A Sound Installation By Zarouhie Abdalian

View from the roof of the Omni Royal Orleans Hotel, where two bells are installed; by Tere Kirkland

 

Have you heard the bells? It’s almost as if a moment has been frozen in time, haunting the French Quarter daily at 3 p.m.

There are five bells dispersed through an area that’s roughly bordered by Chartres, Toulouse, Royal and St. Louis streets. But of course, the sound spills beyond this, and also disappears into it. They resist being heard all at the same time, so if you do want to hear all of them, you’ll have to move through the city.

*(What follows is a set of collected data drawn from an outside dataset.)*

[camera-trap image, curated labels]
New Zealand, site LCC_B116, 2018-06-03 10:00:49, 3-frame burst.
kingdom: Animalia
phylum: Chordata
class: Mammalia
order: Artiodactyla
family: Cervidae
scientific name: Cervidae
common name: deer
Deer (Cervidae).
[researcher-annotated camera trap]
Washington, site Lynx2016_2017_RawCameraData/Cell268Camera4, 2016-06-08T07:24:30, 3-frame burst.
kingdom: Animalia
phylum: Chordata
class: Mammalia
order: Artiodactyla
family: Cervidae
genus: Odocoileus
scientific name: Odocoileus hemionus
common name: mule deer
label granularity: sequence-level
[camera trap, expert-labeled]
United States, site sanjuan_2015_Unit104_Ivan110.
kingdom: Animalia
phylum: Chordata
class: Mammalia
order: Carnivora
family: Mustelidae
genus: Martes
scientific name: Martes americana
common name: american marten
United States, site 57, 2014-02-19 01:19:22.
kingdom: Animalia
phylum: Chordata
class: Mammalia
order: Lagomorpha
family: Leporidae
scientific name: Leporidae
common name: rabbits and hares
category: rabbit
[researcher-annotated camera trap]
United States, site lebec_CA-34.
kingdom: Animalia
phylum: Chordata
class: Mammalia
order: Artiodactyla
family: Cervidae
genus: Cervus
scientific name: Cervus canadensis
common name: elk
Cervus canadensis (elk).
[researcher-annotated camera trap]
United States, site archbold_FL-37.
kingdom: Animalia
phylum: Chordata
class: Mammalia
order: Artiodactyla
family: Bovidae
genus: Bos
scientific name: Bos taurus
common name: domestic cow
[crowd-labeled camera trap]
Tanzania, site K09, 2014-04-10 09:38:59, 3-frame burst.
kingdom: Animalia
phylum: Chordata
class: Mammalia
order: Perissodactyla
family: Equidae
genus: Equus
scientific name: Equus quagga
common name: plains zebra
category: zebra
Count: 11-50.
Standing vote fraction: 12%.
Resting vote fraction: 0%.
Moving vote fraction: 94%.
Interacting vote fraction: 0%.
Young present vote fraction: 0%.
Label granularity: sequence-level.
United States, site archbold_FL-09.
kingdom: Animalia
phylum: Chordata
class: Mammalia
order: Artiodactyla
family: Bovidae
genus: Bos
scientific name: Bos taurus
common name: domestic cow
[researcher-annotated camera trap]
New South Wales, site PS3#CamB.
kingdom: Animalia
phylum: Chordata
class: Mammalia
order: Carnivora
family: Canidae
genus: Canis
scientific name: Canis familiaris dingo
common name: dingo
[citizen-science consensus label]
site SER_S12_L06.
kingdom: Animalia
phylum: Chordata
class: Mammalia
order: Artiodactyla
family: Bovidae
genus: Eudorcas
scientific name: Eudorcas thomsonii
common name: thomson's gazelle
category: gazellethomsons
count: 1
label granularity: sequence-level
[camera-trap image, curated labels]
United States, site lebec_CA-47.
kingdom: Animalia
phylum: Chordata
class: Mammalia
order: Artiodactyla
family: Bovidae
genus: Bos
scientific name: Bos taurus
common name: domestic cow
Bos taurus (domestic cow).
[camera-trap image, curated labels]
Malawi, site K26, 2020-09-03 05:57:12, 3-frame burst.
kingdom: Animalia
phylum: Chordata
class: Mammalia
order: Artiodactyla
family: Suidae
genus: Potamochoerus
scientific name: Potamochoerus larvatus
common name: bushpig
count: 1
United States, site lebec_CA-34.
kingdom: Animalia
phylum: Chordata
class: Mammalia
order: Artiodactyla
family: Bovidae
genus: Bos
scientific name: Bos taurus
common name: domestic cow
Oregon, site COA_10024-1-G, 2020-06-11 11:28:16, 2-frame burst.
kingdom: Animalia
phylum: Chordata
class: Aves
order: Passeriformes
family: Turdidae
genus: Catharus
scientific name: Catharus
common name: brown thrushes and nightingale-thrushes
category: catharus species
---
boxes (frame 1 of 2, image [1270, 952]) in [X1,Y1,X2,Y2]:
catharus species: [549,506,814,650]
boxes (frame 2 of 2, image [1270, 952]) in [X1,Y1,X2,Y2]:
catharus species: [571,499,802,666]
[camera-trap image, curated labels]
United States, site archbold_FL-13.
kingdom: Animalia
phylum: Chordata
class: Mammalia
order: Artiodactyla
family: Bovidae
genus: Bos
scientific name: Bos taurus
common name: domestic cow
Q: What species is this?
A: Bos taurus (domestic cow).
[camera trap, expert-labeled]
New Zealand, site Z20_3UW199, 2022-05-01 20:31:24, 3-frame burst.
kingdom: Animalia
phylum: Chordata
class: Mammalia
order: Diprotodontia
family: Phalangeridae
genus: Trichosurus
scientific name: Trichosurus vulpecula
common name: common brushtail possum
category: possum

The bells are a part of Recitations (…pour le triomphe de la liberté et de l’égalité…), a sound installation by Zarouhie Abdalian, and the first program offered in conjunction with The Historic New Orleans Collection’s forthcoming exhibition Art of the City: Postmodern to Post-Katrina, presented by The Helis Foundation.

While we’re often imprisoned by familiarity—the things we think we know, like our city, or the long-established use for bells (church, school, another hour ticking by), Recitations goes beyond the traditional art space and time frame and creates a truly compelling and unique exhibit, which encourages residents and tourists alike to rediscover the city, a new city, blossoming amongst the old.

Abdalian, a graduate of the New Orleans Center for Creative Arts, and a Crescent City native, has been deeply inspired by the city’s desire to take control of public spaces in the recent years leading up to our Tricentennial.

The title of the installation, ‘for the triumph of freedom and equality,’ comes from a 1791 letter Toussaint Louverture wrote to the French commissioner on the eve of the Haitian Revolution.

“For me, that title was appropriate on this Tricentennial, not only because that revolution inspired uprisings here, but because those aims and goals remain yet unrealized. But I think there’s great potential in the city of New Orleans for realizing them in our next 300 years,” says Abdalian.

Bells are traditionally used as a signal, but how will this signal be registered? Will it be a call to war, or a call for peace? Will it evoke the past, or ring in a new era? The rhythms heard from the bells are related to speech or oration, a sound that mimics talking to one another. One can only imagine what this conversation would be, in the context of our Tricentennial, with opinions varying so greatly during such a politically charged time.

“In some respects I celebrate the end of the last 300 years and the beginning of the next, which will be a more exciting time,” Abdalian says.